Pertama, pada tahun 1999, saat beberapa negara Eropa dilewati gerhana matahari total. Jeremy yang masih berusia 13 tahun turut menjadi saksi momen itu tetapi tidak dapat melihat dengan sempurna lantaran gerhana terhalang awan. Jeremy pun penasaran.
Tepat 17 tahun kemudian, yakni 2016, Jeremy mendapat kabar, gerhana matahari total akan melewati beberapa kota di Indonesia. Salah satunya Palembang, Sumatera Selatan. Ia memutuskan terbang ke ”Kota Pempek” untuk menyaksikan momen itu.
Ia berharap dapat melihat gerhana matahari total dengan sempurna. Sayangnya, di Palembang, gerhana terhalang awan. Lagi-lagi, Jeremy gagal melihat tampilan sempurna gerhana matahari total. ”Saya tidak puas karena melewati dua kesempatan itu,” ujarnya.
Cerita Jeremy itu membuat pikiran saya sejenak bak melayang ke awan. Hayalan saya untuk mendapatkan cerita semacam itu terwujud menjadi kenyataan. Ini bukan lagi mimpi. Saya merasa sangat beruntung memperoleh fakta itu. Fakta yang diberikan Tuhan dan ”eksklusif” untuk saya.

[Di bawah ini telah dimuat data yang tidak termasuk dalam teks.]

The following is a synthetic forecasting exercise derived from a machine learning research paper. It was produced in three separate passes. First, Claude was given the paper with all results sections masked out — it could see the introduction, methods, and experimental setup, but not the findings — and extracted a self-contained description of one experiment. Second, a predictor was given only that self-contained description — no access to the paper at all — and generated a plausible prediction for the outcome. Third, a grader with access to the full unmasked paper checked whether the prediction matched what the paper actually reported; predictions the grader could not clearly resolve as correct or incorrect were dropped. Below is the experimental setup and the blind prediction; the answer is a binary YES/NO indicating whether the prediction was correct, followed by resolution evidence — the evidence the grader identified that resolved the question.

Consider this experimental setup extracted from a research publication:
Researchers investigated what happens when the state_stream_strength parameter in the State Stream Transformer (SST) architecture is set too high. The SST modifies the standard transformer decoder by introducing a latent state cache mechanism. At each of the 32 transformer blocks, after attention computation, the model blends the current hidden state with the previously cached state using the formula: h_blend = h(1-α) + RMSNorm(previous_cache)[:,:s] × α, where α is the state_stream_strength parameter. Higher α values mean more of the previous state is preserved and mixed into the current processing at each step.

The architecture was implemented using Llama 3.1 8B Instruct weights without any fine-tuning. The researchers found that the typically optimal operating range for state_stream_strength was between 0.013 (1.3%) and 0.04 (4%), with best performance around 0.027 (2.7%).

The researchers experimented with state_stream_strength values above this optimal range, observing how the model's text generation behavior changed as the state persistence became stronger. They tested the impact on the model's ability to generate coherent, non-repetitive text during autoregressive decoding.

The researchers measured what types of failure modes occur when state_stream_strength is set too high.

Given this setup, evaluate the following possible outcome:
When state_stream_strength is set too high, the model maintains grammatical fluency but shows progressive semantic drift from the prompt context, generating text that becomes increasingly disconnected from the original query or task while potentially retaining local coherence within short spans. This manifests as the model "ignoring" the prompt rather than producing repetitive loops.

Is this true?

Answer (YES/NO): NO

Pesawat terbang 1 jam 50 menit sebelum mendarat dengan sempurna di Kisar. Namun, kami baru keluar dari areal bandara sekitar pukul 10.50 WIT atau kurang satu jam dari waktu dimulainya gerhana pada pukul 11.47 WIT. Saya langsung menuju Lapangan Maka Wonrel. Di sana ribuan orang telah berkumpul untuk menyaksikan gerhana.

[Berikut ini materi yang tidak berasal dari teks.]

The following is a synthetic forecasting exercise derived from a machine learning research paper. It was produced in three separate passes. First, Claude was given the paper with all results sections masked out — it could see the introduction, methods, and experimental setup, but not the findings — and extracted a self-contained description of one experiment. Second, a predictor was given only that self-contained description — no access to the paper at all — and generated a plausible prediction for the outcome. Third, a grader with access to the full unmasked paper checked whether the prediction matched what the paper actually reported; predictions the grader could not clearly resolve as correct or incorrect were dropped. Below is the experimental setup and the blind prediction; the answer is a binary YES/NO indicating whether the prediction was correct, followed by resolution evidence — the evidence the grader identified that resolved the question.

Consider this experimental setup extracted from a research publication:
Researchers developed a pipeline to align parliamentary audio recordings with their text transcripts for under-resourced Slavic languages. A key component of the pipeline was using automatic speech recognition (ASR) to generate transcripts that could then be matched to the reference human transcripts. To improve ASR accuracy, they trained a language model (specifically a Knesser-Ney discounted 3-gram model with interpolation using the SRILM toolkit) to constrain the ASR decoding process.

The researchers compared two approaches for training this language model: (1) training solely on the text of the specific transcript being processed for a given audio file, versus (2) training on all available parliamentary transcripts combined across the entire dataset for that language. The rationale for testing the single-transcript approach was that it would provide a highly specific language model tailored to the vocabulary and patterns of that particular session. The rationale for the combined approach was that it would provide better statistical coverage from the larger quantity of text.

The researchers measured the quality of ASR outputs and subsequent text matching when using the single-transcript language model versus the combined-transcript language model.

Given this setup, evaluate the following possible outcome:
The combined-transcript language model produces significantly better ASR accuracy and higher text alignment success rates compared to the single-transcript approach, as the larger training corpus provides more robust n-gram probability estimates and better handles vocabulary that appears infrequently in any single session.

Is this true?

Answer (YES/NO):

Akhirnya fase GMT pun tiba, yakni pada pukul 13.22 WIT. Tak ada awan yang menghalangi. Sempurna. Saya lalu menanyakan kesan Jeremy. Ia terharu. Mimpinya melihat GMT terwujud di Kisar. Kisah tentang Jeremy ini kemudian saya angkat dalam tulisan feature yang terbit di Kompas edisi Senin (24/4/2023).
Momen ini terasa spesial bagi saya karena bisa mendapatkan cerita menarik dari seseorang yang punya obsesi menyaksikan GMT. Rasanya, seperti sebuah hayalan yang berubah jadi nyata.
Selain itu, tentu saja, kesempatan ini juga istimewa karena untuk kedua kalinya saya beroleh kesempatan meliput GMT dan menyaksikan fase gerhana matahari total dengan sempurna, tanpa terhalang awan.